Global low-emissions hydrogen production grew 10 percent in 2024, according to the IEA's Global Hydrogen Review 2025, and is on track to reach 1 million tonnes in 2025. That's still less than 1 percent of total global production, meaning the market for certified RFNBO hydrogen remains undersupplied relative to European mandates. Projects that can demonstrate regulatory progress and export infrastructure today are well-positioned to meet that demand.
The European Commission approved EUR 200 million in German state aid in January 2026 specifically for Canadian-produced renewable hydrogen exports to the EU. That's a direct demand signal for what EVREC is building. Clean ammonia export infrastructure is actively being built on both sides of the Atlantic.
Newfoundland's geographic advantage is real. The province's position between North America and Northern Europe, combined with its world-class onshore wind resources, gives projects like EVREC a structural edge. The 180,000 tonnes of green hydrogen and 1 million tonnes of green ammonia EVREC could produce annually would represent a meaningful slice of Europe's RFNBO import needs through the 2030s.
Learn how Newfoundland is advancing its green hydrogen ambitions. This official announcement highlights government support for large-scale wind-to-hydrogen projects aimed at producing clean renewable fuels for export to Europe.
With the EIS now in the hands of regulators, the Environmental Assessment process enters its public review phase.

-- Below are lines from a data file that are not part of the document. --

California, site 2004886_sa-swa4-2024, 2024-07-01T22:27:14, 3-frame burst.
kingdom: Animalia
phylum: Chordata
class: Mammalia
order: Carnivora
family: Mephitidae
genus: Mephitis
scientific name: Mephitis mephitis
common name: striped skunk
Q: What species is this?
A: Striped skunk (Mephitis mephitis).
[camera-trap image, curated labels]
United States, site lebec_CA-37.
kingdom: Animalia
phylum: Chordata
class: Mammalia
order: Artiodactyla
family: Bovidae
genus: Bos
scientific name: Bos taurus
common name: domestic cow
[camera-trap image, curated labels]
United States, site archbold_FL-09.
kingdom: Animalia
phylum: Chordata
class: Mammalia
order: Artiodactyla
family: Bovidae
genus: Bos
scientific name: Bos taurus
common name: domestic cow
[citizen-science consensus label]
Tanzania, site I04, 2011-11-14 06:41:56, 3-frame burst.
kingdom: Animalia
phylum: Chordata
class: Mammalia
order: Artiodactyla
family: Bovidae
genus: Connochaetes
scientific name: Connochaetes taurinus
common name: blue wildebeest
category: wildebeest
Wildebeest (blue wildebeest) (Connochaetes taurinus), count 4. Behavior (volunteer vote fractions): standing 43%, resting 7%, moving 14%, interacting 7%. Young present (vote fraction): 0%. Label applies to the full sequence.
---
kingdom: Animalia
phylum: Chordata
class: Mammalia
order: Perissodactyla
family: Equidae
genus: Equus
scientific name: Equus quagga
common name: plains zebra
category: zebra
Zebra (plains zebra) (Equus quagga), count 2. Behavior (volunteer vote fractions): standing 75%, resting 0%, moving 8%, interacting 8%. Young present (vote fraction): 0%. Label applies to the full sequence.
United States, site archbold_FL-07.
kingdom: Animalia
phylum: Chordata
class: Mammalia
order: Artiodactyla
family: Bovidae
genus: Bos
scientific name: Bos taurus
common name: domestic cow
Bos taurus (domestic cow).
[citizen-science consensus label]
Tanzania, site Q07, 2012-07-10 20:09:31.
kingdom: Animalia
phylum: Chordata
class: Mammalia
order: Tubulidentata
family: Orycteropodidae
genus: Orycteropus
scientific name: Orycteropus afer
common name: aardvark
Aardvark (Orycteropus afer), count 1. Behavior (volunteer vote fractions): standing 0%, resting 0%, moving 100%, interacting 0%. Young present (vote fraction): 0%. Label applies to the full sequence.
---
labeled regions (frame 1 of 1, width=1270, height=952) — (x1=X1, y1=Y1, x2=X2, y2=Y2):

Government agencies, Indigenous groups, and community members can formally weigh in. EVREC has committed to ongoing engagement throughout this process.
In parallel, the project team continues to advance Front-End Engineering and Design, commercial structuring, and discussions with prospective offtake partners in international markets. A Final Investment Decision is targeted for 2026. If reached on schedule, it would put EVREC on a construction timeline aimed at first production before the end of the decade.
At 180,000 tonnes of annual green hydrogen output, the project would slot directly into European RFNBO supply chains at a time when demand is mandated and supply is still taking shape. For Newfoundland, and for Atlantic Canada's credibility as a clean energy export region, EVREC moving through regulatory review on schedule is exactly the kind of signal the market needs.
What does RFNBO certification mean for EVREC's hydrogen and ammonia?
RFNBO stands for Renewable Fuels of Non-Biological Origin. It's the EU classification for hydrogen produced entirely from renewable electricity. RFNBO-certified fuels count toward the EU's binding industry and transport decarbonization targets under the Renewable Energy Directive III, making them commercially valuable to European buyers.
When could EVREC begin exporting?
The company is targeting a Final Investment Decision in 2026, with construction to follow. First production is expected before the end of the decade, with exports directed primarily to Western Europe via the Port of Botwood.